:: Task details ::
Where the records contain images, omit them, and repeat everything else word for word.

:: Listed records ::
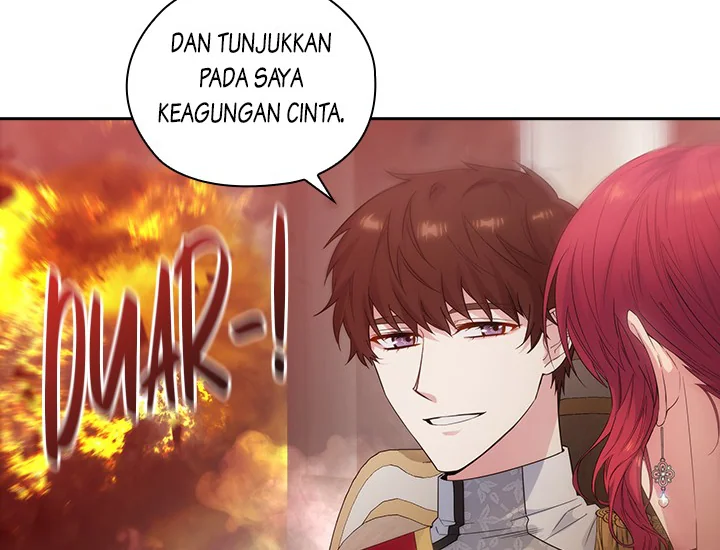 Halaman 142 dari 149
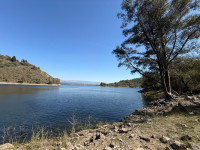 VENTA DE TERRENO FRENTE AL LAGO_thumb_7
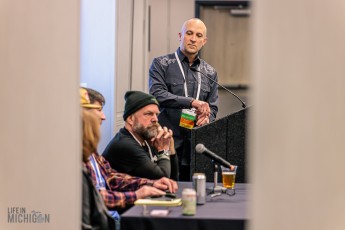 GreatBeerStateConf-Day1-2024-57
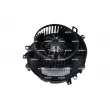 Pulseur d'air habitacle NRF 34366 - Visuel 1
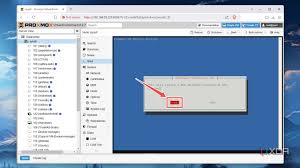 Image result for heimdall linux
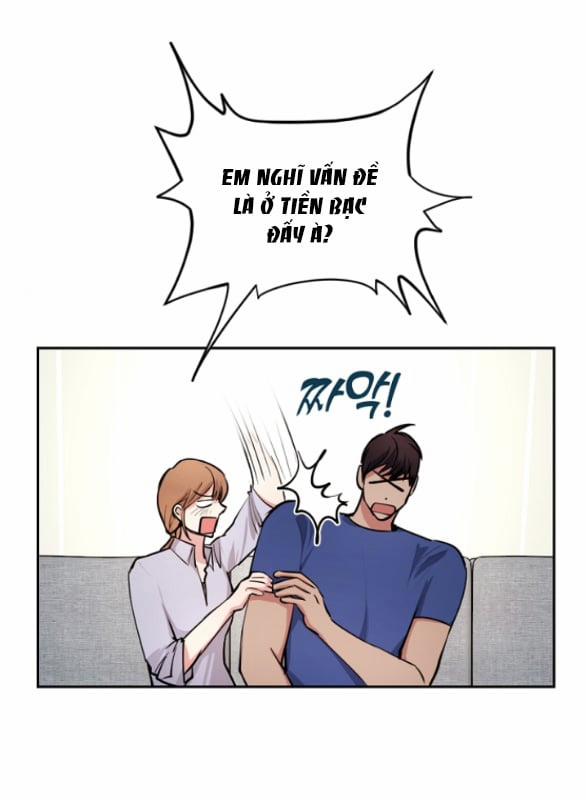 [18+] Hổ Con 14.2 trang 21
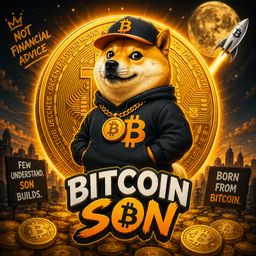 Coin image for 6MBbsbXv2BDir2FBhXNLSs7mc5DgE45Zikb81oC4pump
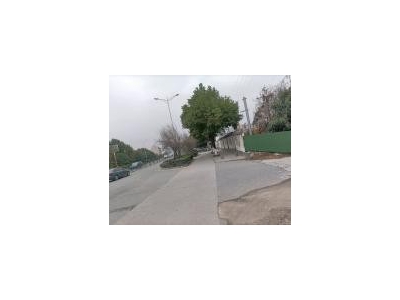 (出租) 宜昌夷陵私人场地，可根据客户要求厂棚建设图4
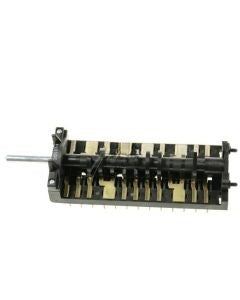 Smeg Selector Switch - 811730401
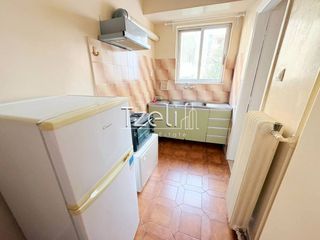 Studio / γκαρσονιέρα 35 τ.μ. για ενοικίαση, Αχαΐα, Πάτρα-thumb-11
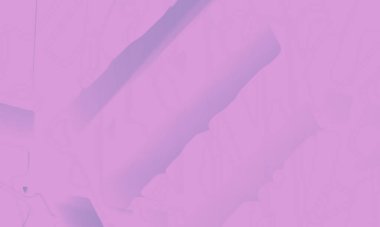 Bright artistic splashes with abstract color texture. Modern futuristic pattern. dynamic background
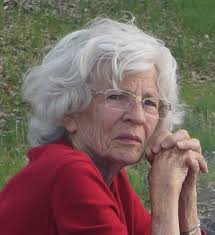 Obituaries for May 21 2022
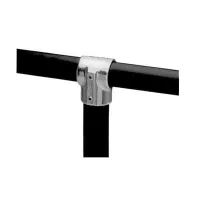 ProSolar 1.5" Hollaender Tee, 5E8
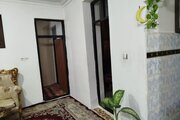 ویلا باغ مبله دوخواب در ماسال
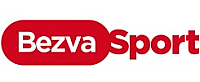 BezvaSport.cz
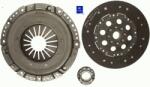 SACHS Set ambreiaj SACHS 3000 318 001 (3000 318 001) - fixbox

:: Written answer ::
 Halaman 142 dari 149
 VENTA DE TERRENO FRENTE AL LAGO_thumb_7
 GreatBeerStateConf-Day1-2024-57
 Pulseur d'air habitacle NRF 34366 - Visuel 1
 Image result for heimdall linux
 [18+] Hổ Con 14.2 trang 21
 Coin image for 6MBbsbXv2BDir2FBhXNLSs7mc5DgE45Zikb81oC4pump
 (出租) 宜昌夷陵私人场地，可根据客户要求厂棚建设图4
 Smeg Selector Switch - 811730401
 Studio / γκαρσονιέρα 35 τ.μ. για ενοικίαση, Αχαΐα, Πάτρα-thumb-11
 Bright artistic splashes with abstract color texture. Modern futuristic pattern. dynamic background
 Obituaries for May 21 2022
 ProSolar 1.5" Hollaender Tee, 5E8
 ویلا باغ مبله دوخواب در ماسال
 BezvaSport.cz
 SACHS Set ambreiaj SACHS 3000 318 001 (3000 318 001) - fixbox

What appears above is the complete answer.